Exercise directions = Each line of the data must be reproduced as it appears.

The input =
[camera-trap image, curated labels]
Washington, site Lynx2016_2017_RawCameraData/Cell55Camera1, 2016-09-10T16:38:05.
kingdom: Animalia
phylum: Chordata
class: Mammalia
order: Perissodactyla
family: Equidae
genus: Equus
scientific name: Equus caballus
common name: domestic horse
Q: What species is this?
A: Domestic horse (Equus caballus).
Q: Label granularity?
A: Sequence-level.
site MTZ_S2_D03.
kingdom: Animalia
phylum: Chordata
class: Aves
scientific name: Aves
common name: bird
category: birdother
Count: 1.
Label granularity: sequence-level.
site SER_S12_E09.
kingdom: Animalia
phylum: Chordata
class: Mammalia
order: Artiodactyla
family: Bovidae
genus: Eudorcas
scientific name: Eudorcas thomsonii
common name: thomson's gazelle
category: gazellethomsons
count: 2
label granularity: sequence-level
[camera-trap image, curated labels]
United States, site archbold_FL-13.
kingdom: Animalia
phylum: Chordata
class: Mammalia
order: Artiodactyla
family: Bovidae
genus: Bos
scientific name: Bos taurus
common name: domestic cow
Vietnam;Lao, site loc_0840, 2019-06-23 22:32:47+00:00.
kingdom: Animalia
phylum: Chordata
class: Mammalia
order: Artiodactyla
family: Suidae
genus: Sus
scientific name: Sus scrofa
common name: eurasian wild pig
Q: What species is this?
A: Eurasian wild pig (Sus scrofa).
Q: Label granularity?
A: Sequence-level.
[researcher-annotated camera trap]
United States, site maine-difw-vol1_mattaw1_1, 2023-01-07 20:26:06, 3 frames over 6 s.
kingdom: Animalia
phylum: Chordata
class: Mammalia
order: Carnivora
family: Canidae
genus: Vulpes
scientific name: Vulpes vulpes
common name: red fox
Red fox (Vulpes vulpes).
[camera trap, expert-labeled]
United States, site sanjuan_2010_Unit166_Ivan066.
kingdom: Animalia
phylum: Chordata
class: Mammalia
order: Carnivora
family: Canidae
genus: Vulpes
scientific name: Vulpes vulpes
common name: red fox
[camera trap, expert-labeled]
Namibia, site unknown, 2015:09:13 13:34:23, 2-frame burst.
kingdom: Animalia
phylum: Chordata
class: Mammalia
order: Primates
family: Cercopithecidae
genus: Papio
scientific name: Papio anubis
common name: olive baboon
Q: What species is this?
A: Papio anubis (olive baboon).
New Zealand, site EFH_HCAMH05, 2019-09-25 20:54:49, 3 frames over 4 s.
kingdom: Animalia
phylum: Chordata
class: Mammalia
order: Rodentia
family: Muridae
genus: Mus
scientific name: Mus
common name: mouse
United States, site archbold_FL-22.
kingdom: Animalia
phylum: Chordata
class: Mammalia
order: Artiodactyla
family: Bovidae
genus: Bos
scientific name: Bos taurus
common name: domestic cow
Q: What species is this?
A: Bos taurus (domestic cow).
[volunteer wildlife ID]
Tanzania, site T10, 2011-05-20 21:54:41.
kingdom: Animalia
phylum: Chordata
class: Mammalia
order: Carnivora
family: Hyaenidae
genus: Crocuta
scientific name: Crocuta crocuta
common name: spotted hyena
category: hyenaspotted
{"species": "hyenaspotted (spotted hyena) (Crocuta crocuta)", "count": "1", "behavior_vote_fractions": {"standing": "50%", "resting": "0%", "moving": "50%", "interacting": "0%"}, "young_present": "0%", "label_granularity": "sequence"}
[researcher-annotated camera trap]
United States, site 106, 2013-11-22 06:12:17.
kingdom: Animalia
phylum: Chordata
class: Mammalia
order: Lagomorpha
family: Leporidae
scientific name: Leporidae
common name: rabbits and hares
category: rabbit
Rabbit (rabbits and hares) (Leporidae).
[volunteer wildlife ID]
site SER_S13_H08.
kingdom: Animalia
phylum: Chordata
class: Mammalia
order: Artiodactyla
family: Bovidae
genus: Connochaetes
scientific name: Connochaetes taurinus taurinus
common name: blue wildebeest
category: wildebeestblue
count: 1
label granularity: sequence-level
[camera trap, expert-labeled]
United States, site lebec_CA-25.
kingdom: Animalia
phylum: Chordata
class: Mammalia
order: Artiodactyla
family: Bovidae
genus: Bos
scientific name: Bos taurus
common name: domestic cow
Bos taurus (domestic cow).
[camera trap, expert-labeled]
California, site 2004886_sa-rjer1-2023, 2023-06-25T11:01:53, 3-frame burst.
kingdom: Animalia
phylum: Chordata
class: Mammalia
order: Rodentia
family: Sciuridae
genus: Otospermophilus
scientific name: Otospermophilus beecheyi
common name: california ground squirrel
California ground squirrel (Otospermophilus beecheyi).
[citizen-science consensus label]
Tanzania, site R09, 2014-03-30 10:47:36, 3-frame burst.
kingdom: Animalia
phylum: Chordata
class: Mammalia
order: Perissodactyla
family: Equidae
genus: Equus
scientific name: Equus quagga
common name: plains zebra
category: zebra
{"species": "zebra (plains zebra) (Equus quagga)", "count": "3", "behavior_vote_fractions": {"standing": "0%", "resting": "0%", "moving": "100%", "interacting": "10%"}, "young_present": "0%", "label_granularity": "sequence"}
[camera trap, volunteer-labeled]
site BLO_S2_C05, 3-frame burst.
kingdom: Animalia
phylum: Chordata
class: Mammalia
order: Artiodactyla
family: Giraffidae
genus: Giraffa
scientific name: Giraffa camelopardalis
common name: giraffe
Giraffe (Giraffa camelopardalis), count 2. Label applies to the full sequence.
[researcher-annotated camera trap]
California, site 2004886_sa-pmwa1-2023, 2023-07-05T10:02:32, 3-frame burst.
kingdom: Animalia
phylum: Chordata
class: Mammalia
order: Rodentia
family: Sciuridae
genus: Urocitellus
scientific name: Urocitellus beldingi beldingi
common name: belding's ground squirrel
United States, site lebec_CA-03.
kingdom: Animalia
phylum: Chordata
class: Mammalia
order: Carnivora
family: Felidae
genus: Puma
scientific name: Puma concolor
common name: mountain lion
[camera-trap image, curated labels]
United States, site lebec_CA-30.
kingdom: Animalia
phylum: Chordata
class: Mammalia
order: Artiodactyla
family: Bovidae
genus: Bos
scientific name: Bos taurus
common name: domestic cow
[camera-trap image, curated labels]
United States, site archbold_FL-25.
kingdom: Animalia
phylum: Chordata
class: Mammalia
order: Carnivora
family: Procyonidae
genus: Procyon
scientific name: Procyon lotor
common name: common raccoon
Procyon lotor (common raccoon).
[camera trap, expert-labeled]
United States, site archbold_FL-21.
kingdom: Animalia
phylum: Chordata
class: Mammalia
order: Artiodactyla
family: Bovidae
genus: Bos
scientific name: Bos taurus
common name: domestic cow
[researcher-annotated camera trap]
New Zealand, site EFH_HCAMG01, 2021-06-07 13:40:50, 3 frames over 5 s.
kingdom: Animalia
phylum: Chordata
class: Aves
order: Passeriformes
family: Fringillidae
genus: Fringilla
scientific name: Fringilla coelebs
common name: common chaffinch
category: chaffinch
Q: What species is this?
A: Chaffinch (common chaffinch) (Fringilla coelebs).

Result of the task =
[camera-trap image, curated labels]
Washington, site Lynx2016_2017_RawCameraData/Cell55Camera1, 2016-09-10T16:38:05.
kingdom: Animalia
phylum: Chordata
class: Mammalia
order: Perissodactyla
family: Equidae
genus: Equus
scientific name: Equus caballus
common name: domestic horse
Q: What species is this?
A: Domestic horse (Equus caballus).
Q: Label granularity?
A: Sequence-level.
site MTZ_S2_D03.
kingdom: Animalia
phylum: Chordata
class: Aves
scientific name: Aves
common name: bird
category: birdother
Count: 1.
Label granularity: sequence-level.
site SER_S12_E09.
kingdom: Animalia
phylum: Chordata
class: Mammalia
order: Artiodactyla
family: Bovidae
genus: Eudorcas
scientific name: Eudorcas thomsonii
common name: thomson's gazelle
category: gazellethomsons
count: 2
label granularity: sequence-level
[camera-trap image, curated labels]
United States, site archbold_FL-13.
kingdom: Animalia
phylum: Chordata
class: Mammalia
order: Artiodactyla
family: Bovidae
genus: Bos
scientific name: Bos taurus
common name: domestic cow
Vietnam;Lao, site loc_0840, 2019-06-23 22:32:47+00:00.
kingdom: Animalia
phylum: Chordata
class: Mammalia
order: Artiodactyla
family: Suidae
genus: Sus
scientific name: Sus scrofa
common name: eurasian wild pig
Q: What species is this?
A: Eurasian wild pig (Sus scrofa).
Q: Label granularity?
A: Sequence-level.
[researcher-annotated camera trap]
United States, site maine-difw-vol1_mattaw1_1, 2023-01-07 20:26:06, 3 frames over 6 s.
kingdom: Animalia
phylum: Chordata
class: Mammalia
order: Carnivora
family: Canidae
genus: Vulpes
scientific name: Vulpes vulpes
common name: red fox
Red fox (Vulpes vulpes).
[camera trap, expert-labeled]
United States, site sanjuan_2010_Unit166_Ivan066.
kingdom: Animalia
phylum: Chordata
class: Mammalia
order: Carnivora
family: Canidae
genus: Vulpes
scientific name: Vulpes vulpes
common name: red fox
[camera trap, expert-labeled]
Namibia, site unknown, 2015:09:13 13:34:23, 2-frame burst.
kingdom: Animalia
phylum: Chordata
class: Mammalia
order: Primates
family: Cercopithecidae
genus: Papio
scientific name: Papio anubis
common name: olive baboon
Q: What species is this?
A: Papio anubis (olive baboon).
New Zealand, site EFH_HCAMH05, 2019-09-25 20:54:49, 3 frames over 4 s.
kingdom: Animalia
phylum: Chordata
class: Mammalia
order: Rodentia
family: Muridae
genus: Mus
scientific name: Mus
common name: mouse
United States, site archbold_FL-22.
kingdom: Animalia
phylum: Chordata
class: Mammalia
order: Artiodactyla
family: Bovidae
genus: Bos
scientific name: Bos taurus
common name: domestic cow
Q: What species is this?
A: Bos taurus (domestic cow).
[volunteer wildlife ID]
Tanzania, site T10, 2011-05-20 21:54:41.
kingdom: Animalia
phylum: Chordata
class: Mammalia
order: Carnivora
family: Hyaenidae
genus: Crocuta
scientific name: Crocuta crocuta
common name: spotted hyena
category: hyenaspotted
{"species": "hyenaspotted (spotted hyena) (Crocuta crocuta)", "count": "1", "behavior_vote_fractions": {"standing": "50%", "resting": "0%", "moving": "50%", "interacting": "0%"}, "young_present": "0%", "label_granularity": "sequence"}
[researcher-annotated camera trap]
United States, site 106, 2013-11-22 06:12:17.
kingdom: Animalia
phylum: Chordata
class: Mammalia
order: Lagomorpha
family: Leporidae
scientific name: Leporidae
common name: rabbits and hares
category: rabbit
Rabbit (rabbits and hares) (Leporidae).
[volunteer wildlife ID]
site SER_S13_H08.
kingdom: Animalia
phylum: Chordata
class: Mammalia
order: Artiodactyla
family: Bovidae
genus: Connochaetes
scientific name: Connochaetes taurinus taurinus
common name: blue wildebeest
category: wildebeestblue
count: 1
label granularity: sequence-level
[camera trap, expert-labeled]
United States, site lebec_CA-25.
kingdom: Animalia
phylum: Chordata
class: Mammalia
order: Artiodactyla
family: Bovidae
genus: Bos
scientific name: Bos taurus
common name: domestic cow
Bos taurus (domestic cow).
[camera trap, expert-labeled]
California, site 2004886_sa-rjer1-2023, 2023-06-25T11:01:53, 3-frame burst.
kingdom: Animalia
phylum: Chordata
class: Mammalia
order: Rodentia
family: Sciuridae
genus: Otospermophilus
scientific name: Otospermophilus beecheyi
common name: california ground squirrel
California ground squirrel (Otospermophilus beecheyi).
[citizen-science consensus label]
Tanzania, site R09, 2014-03-30 10:47:36, 3-frame burst.
kingdom: Animalia
phylum: Chordata
class: Mammalia
order: Perissodactyla
family: Equidae
genus: Equus
scientific name: Equus quagga
common name: plains zebra
category: zebra
{"species": "zebra (plains zebra) (Equus quagga)", "count": "3", "behavior_vote_fractions": {"standing": "0%", "resting": "0%", "moving": "100%", "interacting": "10%"}, "young_present": "0%", "label_granularity": "sequence"}
[camera trap, volunteer-labeled]
site BLO_S2_C05, 3-frame burst.
kingdom: Animalia
phylum: Chordata
class: Mammalia
order: Artiodactyla
family: Giraffidae
genus: Giraffa
scientific name: Giraffa camelopardalis
common name: giraffe
Giraffe (Giraffa camelopardalis), count 2. Label applies to the full sequence.
[researcher-annotated camera trap]
California, site 2004886_sa-pmwa1-2023, 2023-07-05T10:02:32, 3-frame burst.
kingdom: Animalia
phylum: Chordata
class: Mammalia
order: Rodentia
family: Sciuridae
genus: Urocitellus
scientific name: Urocitellus beldingi beldingi
common name: belding's ground squirrel
United States, site lebec_CA-03.
kingdom: Animalia
phylum: Chordata
class: Mammalia
order: Carnivora
family: Felidae
genus: Puma
scientific name: Puma concolor
common name: mountain lion
[camera-trap image, curated labels]
United States, site lebec_CA-30.
kingdom: Animalia
phylum: Chordata
class: Mammalia
order: Artiodactyla
family: Bovidae
genus: Bos
scientific name: Bos taurus
common name: domestic cow
[camera-trap image, curated labels]
United States, site archbold_FL-25.
kingdom: Animalia
phylum: Chordata
class: Mammalia
order: Carnivora
family: Procyonidae
genus: Procyon
scientific name: Procyon lotor
common name: common raccoon
Procyon lotor (common raccoon).
[camera trap, expert-labeled]
United States, site archbold_FL-21.
kingdom: Animalia
phylum: Chordata
class: Mammalia
order: Artiodactyla
family: Bovidae
genus: Bos
scientific name: Bos taurus
common name: domestic cow
[researcher-annotated camera trap]
New Zealand, site EFH_HCAMG01, 2021-06-07 13:40:50, 3 frames over 5 s.
kingdom: Animalia
phylum: Chordata
class: Aves
order: Passeriformes
family: Fringillidae
genus: Fringilla
scientific name: Fringilla coelebs
common name: common chaffinch
category: chaffinch
Q: What species is this?
A: Chaffinch (common chaffinch) (Fringilla coelebs).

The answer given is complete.